Extrait retenu
#####
République et canton de Genève
Grand Conseil
Séance du vendredi 30 avril 1999 à 17h
54e législature - 2e année - 6e session - 19e séance
P 1220-A
La Commission des pétitions a étudié la pétition 1220 lors de ses séances des 16 et 23 novembre 1998, sous la présidence de Mme Mireille Gossauer-Zurcher, puis celle de M. Louis Serex. Les procès-verbaux ont été tenus par M. Lionel Ricou.
La pétition, munie d'environ mille signatures, a pour objectif de solliciter les autorités cantonales et municipales pour soutenir moralement et matériellement la mise en oeuvre d'un projet de centre multiculturel et populaire des communautés kurdes et turques de Genève.
Le texte complet de la pétition, le descriptif du projet ainsi que son budget sont annexés en fin du présent rapport.
Audition des pétitionnaires (16 novembre)
MM. Demik Sönmez, Yucel Yuce, Ali Garip, et Ali Sarikaya
Les pétitionnaires précisent que la principale nature de la demande est d'ordre financier ou de mise à disposition de locaux. L'un des objectifs de ce centre est de faciliter l'intégration des jeunes Turcs et Kurdes. Les pétitionnaires souhaitent disposer d'un centre comparable à l'Université albanaise avec, en plus, un restaurant.
Actuellement, sur une population d'environ 1 800 ressortissants turcs et kurdes à Genève, cinquante à soixante d'entre eux se réunissent régulièrement. Ils disposent d'un local de 60 m2 dont le loyer mensuel s'élève à Fr. 1 015.-.
Le projet prévoit des activités culturelles et sociales en proposant entre autres aux jeunes la connaissance de leur propre culture mais aussi en développant des liens socio-culturels avec les populations suisse et étrangères. M. Sönmez explique qu'il existe deux cultures dans le quotidien de la nouvelle génération : à la maison, la culture de l'origine des parents, à l'extérieur, la culture de notre pays. Sans lien de transition entre ces deux cultures, M. Sönmez estime qu'il y aura une génération de perdue et le but général d'un tel centre est d'éviter cela.
#####
Travail demandé
A: Nommez les pétitionnaires entendus le 16 novembre d'après l'extrait retenu.
B: D'après l'extrait retenu, quel est le loyer mensuel du local dont disposent actuellement les ressortissants turcs et kurdes?

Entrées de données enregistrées
#####
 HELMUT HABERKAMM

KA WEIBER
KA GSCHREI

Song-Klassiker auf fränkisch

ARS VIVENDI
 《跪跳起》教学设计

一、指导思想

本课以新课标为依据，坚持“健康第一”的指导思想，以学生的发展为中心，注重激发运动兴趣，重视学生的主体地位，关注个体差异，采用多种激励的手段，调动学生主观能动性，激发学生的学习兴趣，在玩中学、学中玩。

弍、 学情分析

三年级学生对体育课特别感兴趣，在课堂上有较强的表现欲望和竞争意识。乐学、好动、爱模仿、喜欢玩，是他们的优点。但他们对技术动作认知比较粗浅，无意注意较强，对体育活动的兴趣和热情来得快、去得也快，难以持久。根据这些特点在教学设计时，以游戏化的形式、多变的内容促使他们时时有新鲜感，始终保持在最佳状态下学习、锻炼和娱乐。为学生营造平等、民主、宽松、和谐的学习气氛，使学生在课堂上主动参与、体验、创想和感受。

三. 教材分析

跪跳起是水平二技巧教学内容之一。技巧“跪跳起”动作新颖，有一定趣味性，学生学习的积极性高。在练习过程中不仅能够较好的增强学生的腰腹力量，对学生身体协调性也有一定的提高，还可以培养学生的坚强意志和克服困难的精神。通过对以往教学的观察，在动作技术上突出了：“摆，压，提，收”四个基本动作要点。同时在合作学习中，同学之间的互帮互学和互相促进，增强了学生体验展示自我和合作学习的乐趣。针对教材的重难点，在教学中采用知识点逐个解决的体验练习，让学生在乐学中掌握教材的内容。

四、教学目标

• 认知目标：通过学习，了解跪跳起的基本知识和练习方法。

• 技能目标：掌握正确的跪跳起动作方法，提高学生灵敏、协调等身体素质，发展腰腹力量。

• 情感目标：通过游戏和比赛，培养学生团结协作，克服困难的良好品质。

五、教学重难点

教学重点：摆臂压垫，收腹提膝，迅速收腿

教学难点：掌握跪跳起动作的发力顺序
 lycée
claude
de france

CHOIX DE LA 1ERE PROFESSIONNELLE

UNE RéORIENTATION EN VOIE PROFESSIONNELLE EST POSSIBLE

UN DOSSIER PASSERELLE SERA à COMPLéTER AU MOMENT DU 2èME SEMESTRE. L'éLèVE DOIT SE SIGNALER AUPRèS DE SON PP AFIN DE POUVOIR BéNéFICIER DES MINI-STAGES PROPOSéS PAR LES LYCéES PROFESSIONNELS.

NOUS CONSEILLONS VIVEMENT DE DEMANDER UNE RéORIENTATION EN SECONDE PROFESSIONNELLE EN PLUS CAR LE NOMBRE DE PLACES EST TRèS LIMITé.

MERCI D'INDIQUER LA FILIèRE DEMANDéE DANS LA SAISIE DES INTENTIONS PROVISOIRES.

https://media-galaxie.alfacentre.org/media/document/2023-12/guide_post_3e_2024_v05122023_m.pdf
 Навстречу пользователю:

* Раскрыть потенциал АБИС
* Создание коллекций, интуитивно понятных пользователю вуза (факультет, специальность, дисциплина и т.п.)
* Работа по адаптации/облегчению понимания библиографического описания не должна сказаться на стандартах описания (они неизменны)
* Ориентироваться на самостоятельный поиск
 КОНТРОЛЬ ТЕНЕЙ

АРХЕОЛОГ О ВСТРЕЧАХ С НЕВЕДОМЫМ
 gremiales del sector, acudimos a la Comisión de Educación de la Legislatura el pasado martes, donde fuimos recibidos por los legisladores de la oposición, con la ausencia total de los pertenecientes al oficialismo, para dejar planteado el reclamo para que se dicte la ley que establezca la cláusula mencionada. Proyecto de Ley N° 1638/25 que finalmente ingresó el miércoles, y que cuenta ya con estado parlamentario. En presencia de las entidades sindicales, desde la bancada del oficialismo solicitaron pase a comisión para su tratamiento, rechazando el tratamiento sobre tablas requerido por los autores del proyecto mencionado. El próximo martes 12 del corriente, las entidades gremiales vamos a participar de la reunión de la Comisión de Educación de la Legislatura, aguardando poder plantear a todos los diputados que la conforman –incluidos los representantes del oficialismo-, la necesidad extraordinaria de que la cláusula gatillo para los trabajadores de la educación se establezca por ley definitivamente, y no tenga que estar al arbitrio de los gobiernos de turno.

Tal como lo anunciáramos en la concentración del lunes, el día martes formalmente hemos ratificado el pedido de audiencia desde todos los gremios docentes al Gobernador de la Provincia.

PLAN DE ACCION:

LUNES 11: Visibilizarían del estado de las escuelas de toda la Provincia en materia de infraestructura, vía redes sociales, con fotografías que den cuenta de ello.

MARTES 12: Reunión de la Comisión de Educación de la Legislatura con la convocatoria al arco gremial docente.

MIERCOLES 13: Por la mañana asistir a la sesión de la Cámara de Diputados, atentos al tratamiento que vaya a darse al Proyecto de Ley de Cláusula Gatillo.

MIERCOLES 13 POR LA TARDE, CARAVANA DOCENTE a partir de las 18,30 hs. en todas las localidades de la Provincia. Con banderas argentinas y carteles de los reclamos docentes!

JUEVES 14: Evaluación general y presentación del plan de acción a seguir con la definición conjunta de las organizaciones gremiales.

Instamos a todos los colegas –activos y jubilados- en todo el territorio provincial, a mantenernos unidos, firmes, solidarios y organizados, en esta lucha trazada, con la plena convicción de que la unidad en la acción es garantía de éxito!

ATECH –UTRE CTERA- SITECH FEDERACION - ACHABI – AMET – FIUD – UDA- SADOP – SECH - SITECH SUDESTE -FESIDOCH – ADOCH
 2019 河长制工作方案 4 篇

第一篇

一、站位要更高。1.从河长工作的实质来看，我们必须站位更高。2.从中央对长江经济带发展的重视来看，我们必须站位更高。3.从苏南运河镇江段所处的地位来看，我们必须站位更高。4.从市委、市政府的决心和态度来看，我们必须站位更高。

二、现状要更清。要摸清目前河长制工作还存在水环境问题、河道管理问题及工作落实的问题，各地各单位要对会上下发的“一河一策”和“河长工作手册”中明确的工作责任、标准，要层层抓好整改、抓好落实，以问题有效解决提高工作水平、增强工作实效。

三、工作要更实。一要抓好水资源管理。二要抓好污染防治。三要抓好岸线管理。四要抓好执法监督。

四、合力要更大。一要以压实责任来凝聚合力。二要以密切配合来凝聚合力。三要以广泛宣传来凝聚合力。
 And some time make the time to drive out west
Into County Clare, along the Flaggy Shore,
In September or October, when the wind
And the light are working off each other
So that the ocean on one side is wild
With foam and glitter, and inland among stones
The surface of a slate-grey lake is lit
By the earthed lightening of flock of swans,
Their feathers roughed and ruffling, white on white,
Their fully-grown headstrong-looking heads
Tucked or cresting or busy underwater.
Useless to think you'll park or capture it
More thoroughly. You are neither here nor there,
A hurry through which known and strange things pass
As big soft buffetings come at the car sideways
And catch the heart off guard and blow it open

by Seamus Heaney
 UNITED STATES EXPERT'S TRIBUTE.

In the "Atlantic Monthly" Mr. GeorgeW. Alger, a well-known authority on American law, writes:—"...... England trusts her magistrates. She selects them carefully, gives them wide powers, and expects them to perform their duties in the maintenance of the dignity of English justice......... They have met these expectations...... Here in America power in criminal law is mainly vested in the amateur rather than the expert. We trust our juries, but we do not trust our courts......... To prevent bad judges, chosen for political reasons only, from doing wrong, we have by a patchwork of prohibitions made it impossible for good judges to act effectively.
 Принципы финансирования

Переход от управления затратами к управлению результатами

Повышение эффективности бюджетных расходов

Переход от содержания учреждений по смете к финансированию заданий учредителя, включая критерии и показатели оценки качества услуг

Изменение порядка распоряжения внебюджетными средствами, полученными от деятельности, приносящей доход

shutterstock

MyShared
#####
Réponses par tâche
A: Demik Sönmez, Yucel Yuce, Ali Garip et Ali Sarikaya.

B: Le loyer mensuel s'élève à Fr. 1 015.-.